You may look back on his decision to pull the goalie with plenty of time on the clock down a goal this year in the National Championship Game and think it’s impressive. It’s more impressive when you remember he got burned doing the exact same thing against Michigan last year and he did it again anyway, only the stakes were so much higher when he pushed the chips into the middle of the table Saturday night.

I was thrilled when Pecknold got the World Juniors nod for team USA this year, an accomplishment that he’s been owed for a very long time. The Bobcats have always a sum of the parts team, a system team that adjusts as Pecknold gets more information and just churns out results. Quinnipiac outworked you, and had the talent to back it up when needed when they got their openings. That structure and success can only come from the top, and Pecknold has been making magic consistently for years. These aren’t flash in the pan runs, Quinnipiac has been a national force in NCAA hockey for a decade.

And Saturday night Quinnipiac made the “best team in the country” coming to the game their son, saucing high-end, first-round pick talent for 50 minutes and 10 seconds – including the most dominate 20 minutes of hockey I have ever seen in the third period of that game.

He’s also the nicest guy in the world. And that’s saying something since he’s literally the face of Quinnipiac sports, bar none. The school has seen enormous women’s basketball and women’s hockey success on the national stage as well, but no one has reached the pinnacle (even before he won) the way Pecknold has. To keep himself grounded through such success – and pressure – is incredible. Especially when in the pre-game interview he talked about how much that 2013 NCAA run brought attention on the school in a way it never had before from admissions to recruits.

My wife played lacrosse at Quinnipiac and coached there after the fact.
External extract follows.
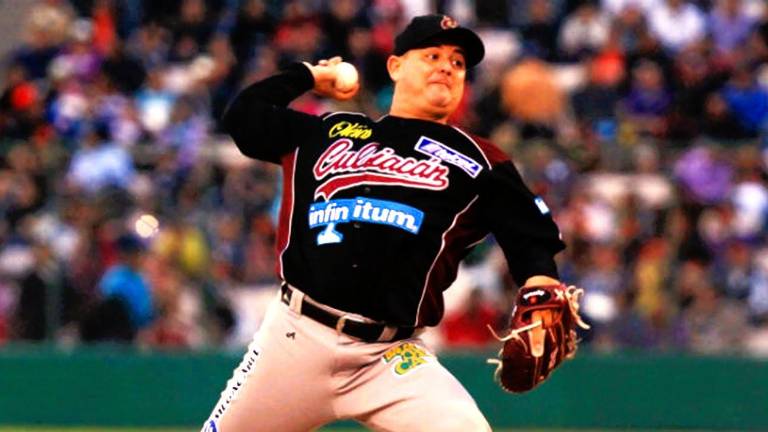Francisco Campos ingresará al Salón de la Fama del Beisbol Mexicano.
I met Pecknold once years ago and we talked for about two minutes, he will not remember a thing about me in what is a regular occurrence for him, but I remember how kind he was. You don’t always get that from people of that ilk. In fact I’d wager more often than not you don’t. And it shows just how close the hockey community is that all the alumni are the foundation of the team’s support system every step of the way – whether they play in the NHL or otherwise. No one says a bad thing about the program. No one says a bad thing about Rand.

The sensations I felt after that game ended were insane. I was already in the Joe Fortunato Preparedness for Sports Disaster mode as the third period was winding down. Quinnipiac dominated that game after the first 10 minutes, and just didn’t get anything to show for it. Then this happened (albeit, ugly but well deserved):


And then this happened:


And then Quinnipiac were National Champions. There is something so special about your first. I was six when the Rangers won the Stanley Cup in 1994, I remember nothing so it doesn’t count. This was insane. The emotions, watching the replays, realizing what you’re watching will never change, that the moment is etched in history forever, and no matter what happens ever no one can take that from you. I watch every angle of the goal I can find, the crowd’s reaction, Rand’s reaction, the team’s, everything. Give me everything. I do this when my teams lose too but this time it isn’t salting the wound to make sure it heals, this time it’s burning the memory in my soul.

No one can take that from Pecknold, a man who literally – like, the actual use of the word literally – built that hockey team from nothing to NCAA Champions. There will never be another team like Quinnipiac because there will never be another Rand Pecknold.


And he is mine. And he is yours.

If your alma mater won a Natty on Saturday that is. And if not, no you can’t have him.

Thank you for this, boys. I’ll remember it for the rest of my life.